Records
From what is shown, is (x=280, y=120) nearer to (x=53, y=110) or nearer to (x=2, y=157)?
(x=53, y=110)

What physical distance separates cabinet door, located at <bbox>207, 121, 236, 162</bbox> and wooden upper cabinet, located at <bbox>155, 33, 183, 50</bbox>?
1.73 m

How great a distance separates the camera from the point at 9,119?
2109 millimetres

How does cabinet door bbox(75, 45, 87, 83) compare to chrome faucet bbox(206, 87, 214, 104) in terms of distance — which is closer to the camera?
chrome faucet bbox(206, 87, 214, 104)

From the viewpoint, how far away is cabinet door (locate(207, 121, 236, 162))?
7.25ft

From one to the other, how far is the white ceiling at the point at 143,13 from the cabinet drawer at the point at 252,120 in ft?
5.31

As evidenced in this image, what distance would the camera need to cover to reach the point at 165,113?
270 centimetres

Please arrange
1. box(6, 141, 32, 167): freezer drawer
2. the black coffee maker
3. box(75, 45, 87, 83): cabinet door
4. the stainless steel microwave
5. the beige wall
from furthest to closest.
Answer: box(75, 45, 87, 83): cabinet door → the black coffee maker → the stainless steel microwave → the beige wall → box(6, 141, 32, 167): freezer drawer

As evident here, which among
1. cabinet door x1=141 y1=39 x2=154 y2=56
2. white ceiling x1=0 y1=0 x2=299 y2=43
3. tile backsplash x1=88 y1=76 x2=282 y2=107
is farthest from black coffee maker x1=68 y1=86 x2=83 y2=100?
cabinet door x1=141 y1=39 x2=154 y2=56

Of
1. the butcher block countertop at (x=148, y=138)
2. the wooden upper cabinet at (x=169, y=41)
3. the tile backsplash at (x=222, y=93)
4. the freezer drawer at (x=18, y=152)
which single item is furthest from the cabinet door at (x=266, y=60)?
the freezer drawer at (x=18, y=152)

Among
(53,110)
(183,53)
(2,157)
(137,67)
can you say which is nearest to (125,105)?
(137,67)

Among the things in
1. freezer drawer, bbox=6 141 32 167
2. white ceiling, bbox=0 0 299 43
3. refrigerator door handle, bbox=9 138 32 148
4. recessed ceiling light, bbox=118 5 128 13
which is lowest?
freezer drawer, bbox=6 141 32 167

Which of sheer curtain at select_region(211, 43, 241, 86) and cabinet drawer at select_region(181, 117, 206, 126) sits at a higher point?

TO BE DONE:
Reproduce all of the data above line for line, without altering anything.

ANSWER:
From what is shown, is (x=280, y=120) nearer to (x=53, y=110) or nearer to (x=2, y=157)?
(x=53, y=110)

What physical distance separates cabinet door, located at <bbox>207, 121, 236, 162</bbox> and wooden upper cabinet, located at <bbox>155, 33, 183, 50</bbox>?
1.73 m

How great a distance separates the camera from the point at 9,119?
2109 millimetres

How does cabinet door bbox(75, 45, 87, 83) compare to chrome faucet bbox(206, 87, 214, 104) in terms of distance — which is closer to the camera?
chrome faucet bbox(206, 87, 214, 104)

From the viewpoint, how far away is cabinet door (locate(207, 121, 236, 162))?
7.25ft

From one to the other, how far is the white ceiling at the point at 143,13 from the cabinet drawer at the point at 252,120 in ft?
5.31

As evidenced in this image, what distance would the camera need to cover to reach the point at 165,113?
270 centimetres

Please arrange
1. box(6, 141, 32, 167): freezer drawer
2. the black coffee maker
3. box(75, 45, 87, 83): cabinet door
4. the stainless steel microwave
5. the beige wall
from furthest to closest.
Answer: box(75, 45, 87, 83): cabinet door → the black coffee maker → the stainless steel microwave → the beige wall → box(6, 141, 32, 167): freezer drawer

As evident here, which among
1. cabinet door x1=141 y1=39 x2=154 y2=56
2. white ceiling x1=0 y1=0 x2=299 y2=43
3. tile backsplash x1=88 y1=76 x2=282 y2=107
is farthest from black coffee maker x1=68 y1=86 x2=83 y2=100?
cabinet door x1=141 y1=39 x2=154 y2=56

Of
1. the butcher block countertop at (x=148, y=138)
2. the wooden upper cabinet at (x=169, y=41)
3. the tile backsplash at (x=222, y=93)
4. the freezer drawer at (x=18, y=152)
which single item is furthest from the cabinet door at (x=266, y=60)?
the freezer drawer at (x=18, y=152)

Among
(53,110)
(183,53)
(2,157)
(137,67)
can you say which is nearest to (125,105)?
(137,67)

Among the things in
1. freezer drawer, bbox=6 141 32 167
2. white ceiling, bbox=0 0 299 43
3. refrigerator door handle, bbox=9 138 32 148
4. recessed ceiling light, bbox=118 5 128 13
which is lowest?
freezer drawer, bbox=6 141 32 167

Which of sheer curtain at select_region(211, 43, 241, 86) and cabinet drawer at select_region(181, 117, 206, 126) sits at a higher point?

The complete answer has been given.